黒い湖

 鋭い渓谷の間に堰き止められた湖は深く、これといって上流から流れ込む微細な浮遊物もなく、水分子そのものの透明度が許す限りの深度まで降り注ぐ太陽光を透過させていた。風もほぼない。落ち着き払った水面のかすかな漣がトモカの頬や帽子のつば・・の裏側に映り込んでいた。

 彼女は背後に横目を向けて進行方向を気にしながら、櫂を水中に深く差し入れようと腕に力を入れていた。彼女が自分でも漕いでみたいと言って場所を代わってから3分ほど経っていた。

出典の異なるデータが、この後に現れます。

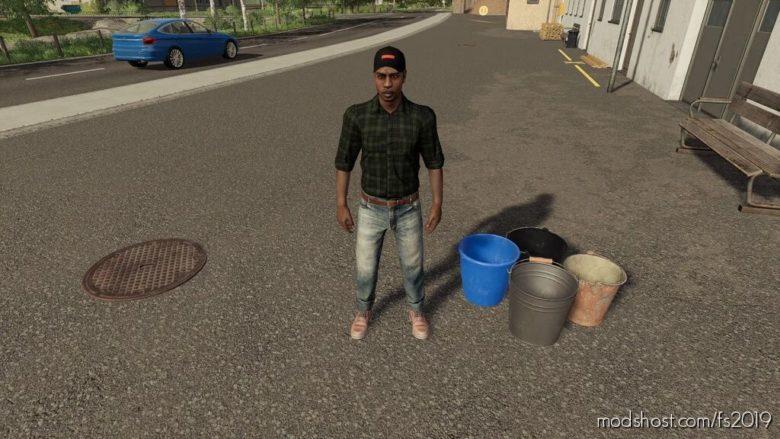 Buckets Pack for Farming Simulator 19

「似合ってないでしょ。今の恰好に、ね。わかってるの。大丈夫って言ったんだけど、ボートに乗るなら湖の上は日差しが強いからって、弥生さんが貸してくれて」

 トモカは先回りして説明した。僕の視線が気になったのかもしれない。確かに彼女の帽子は宇宙人のUFOよりも大きなつば・・を持っていた。おまけに色が真っ白なので、どうせ合わせるなら同じく真っ白のワンピースではないかと思わないではなかった。実際の彼女は普段と同じネルシャツにジーンズだった。

「失くしたり汚しちゃったりしたらイヤだな」とトモカ。

 いや、僕が気にしていたのは帽子じゃない。

「そんなに前を気にしなくても大丈夫だよ。まだ湖の真ん中なんだ」

「ぶつかるのが恐いわけじゃないの。まっすぐ進めてるのか」

「それなら僕と後ろの景色を重ねてごらんよ。曲がっているならずれていくし、まっすぐなら重なったままさ」

 トモカは何度か瞬きしてから、たぶんちょっと論理的な思考をしたのだろう、こちらを向いてまっすぐ僕を見た。

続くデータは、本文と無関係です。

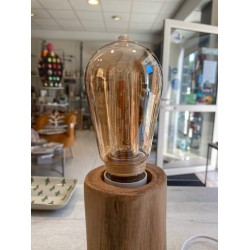copy of Ampoule Led Vintage...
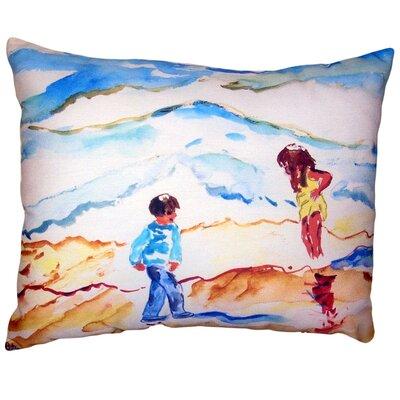 Macaulay Wading at the Beach No Cord Outdoor Lumbar Pillow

 唇の片方の端に少し力の入った真剣な顔だった。焦点は僕にはない。もっと遠くを見ている。

 僕は見つめられているわけではない。けれどその表情に対している間、自分の中に古い罪悪感の残滓のようなものがぽつぽつと湧いてくるのを感じていた。僕もまた実際の彼女の向こうに別の景色を見ていた。

「まだ何か変かな……」トモカは呟いた。

「変?」

「私の漕ぎ方」

「いいや、変じゃない。きちんと漕げてる。オールも深く入っている」

「でも、それにしては鷺森さん、満足いかないって顔をしてるのよ」トモカはそこで少しだけ言葉を切って適切な表現を模索した。「とにかく、少しネガティブな」

 僕はとりあえず頷いた。まるで彼女はとても重いボールを持たされているようで、早く受け取ってあげないとしんどそうだった。そうして頷いてみてから、僕は自分の内面に入ってどんな答えを用意するべきかを考えた。

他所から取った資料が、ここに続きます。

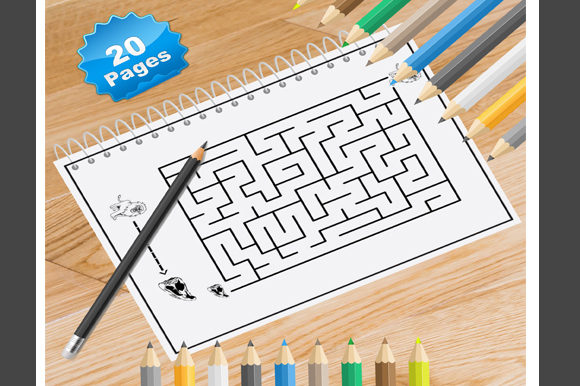 20 Mazes Coloring Pages for Kids Graphic Coloring Pages & Books Adults By Coloring World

「君はとても深い洞察力を持っている。この湖のように、とても深い。おそらく僕が自分でも自覚していなかった意識に君の方が先に気づいていた」

「鷺森さんが自覚できなかった意識?」

「そうだね、ある種のノスタルジーというのかな」

 それはかなり濁した表現だった。

「ノスタルジーってネガティブなものなのかしら」

「場合によるだろうね」

「場合?」

 僕はあまり話したくはなかった。ありのままのイメージを描写するのはいささかトモカに対してデリカシーに欠ける行為のように思えた。けれど彼女はどうやら話の主導権を僕に預けたがっていた。聞きたいのだ。ネガティブな内容だ、というのをわかっていてあえて耳を傾けているのだ。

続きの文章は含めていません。